A failure of the global IT infrastructure wouldn’t just stop there. However – it would have a huge impact on all parts of society, everything from healthcare, banking, and city traffic light systems. In the event of a mass IT failure, the world as we know it would grind to a halt.
The threat from terrorism
While many analysts argue about the effectiveness of military action in both Iraq and Afghanistan, few are in any doubt that the removal of forces from the latter has significantly increased the risk of terror groups forming again in the country. Indeed, the situation around most of the Middle East region remains precipitous.
For more information on the terror threats facing the US today, check out organizations like the FDD, which discuss a Foundation for the Defense of Democracies, explaining in detail the present and emerging dangers.
The loss of biodiversity
Biodiversity loss is tied to the problems caused by mankind in terms of global warming and the impending climate catastrophe the world faces globally. In simple terms, a loss of biodiversity will result in millions around the planet facing problems with the supply of foodstuffs plus a shortage of clean, fresh water – both of which will be more vulnerable to disease or pests.
It’s generally accepted that there are five main drivers behind biodiversity loss:
The loss of habitats – The planet’s ecosystem is remarkably fragile and interconnected. Habitat loss results in problems with biodiversity through the damage or destruction of plants, soils, and nutrients, all required for plant and animal life.
Over-exploitation of the world’s resources – Overfishing, overhunting, and over-farming all have the potential to deplete animal stocks and, in worst-case scenarios, drive the extinction of some species.
The dangers of invasive species – An invasive species is one that is foreign to its environment. These non-native species often have a competitive edge over their local counterparts, typically resulting in their domination either by eating food resources more quickly or taking over habitats. Also, some invasive species may prey on the local species, essentially eliminating them to gain control.
Reduced biodiversity through pollution – Pollution can have a massive impact on the biodiversity of a region. Pollution results in non-native, harmful substances taking hold in an area, frequently with the knock-on effect of damaging plants, animals, and other local resources. This often results in lower quality food or water and can even force the mass migration of species to avoid being wiped out.
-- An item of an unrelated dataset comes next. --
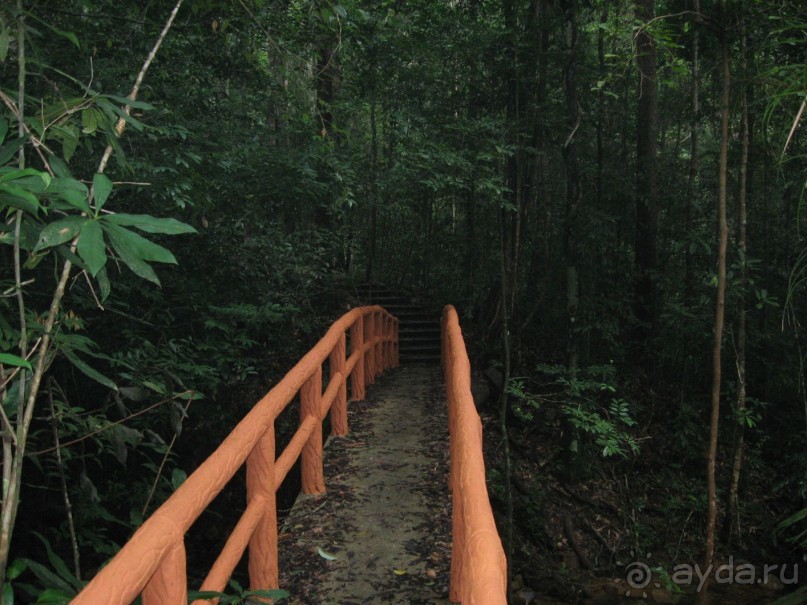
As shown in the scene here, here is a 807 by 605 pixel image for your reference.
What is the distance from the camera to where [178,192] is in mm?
5398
The effect of global warming and climate change on biodiversity – Rising levels of carbon dioxide, methane, and similar greenhouses in the world’s atmosphere (caused largely by human activity over the last two centuries) result in overall warming of the planet. As the intensity of these gases increases, the planet’s ability to regulate its temperature drops, leading to the huge changes we’ve seen over the last 40 or so years. As a result, less predictable, changing weather (in particular changing rainfall and increased temperatures) upsets the natural order of plant and animal growth. While global warming isn’t a direct cause of biodiversity loss, its longer-term, wider-ranging effects have been proven to severely impact ecosystems and the plant and animal life that exist within them.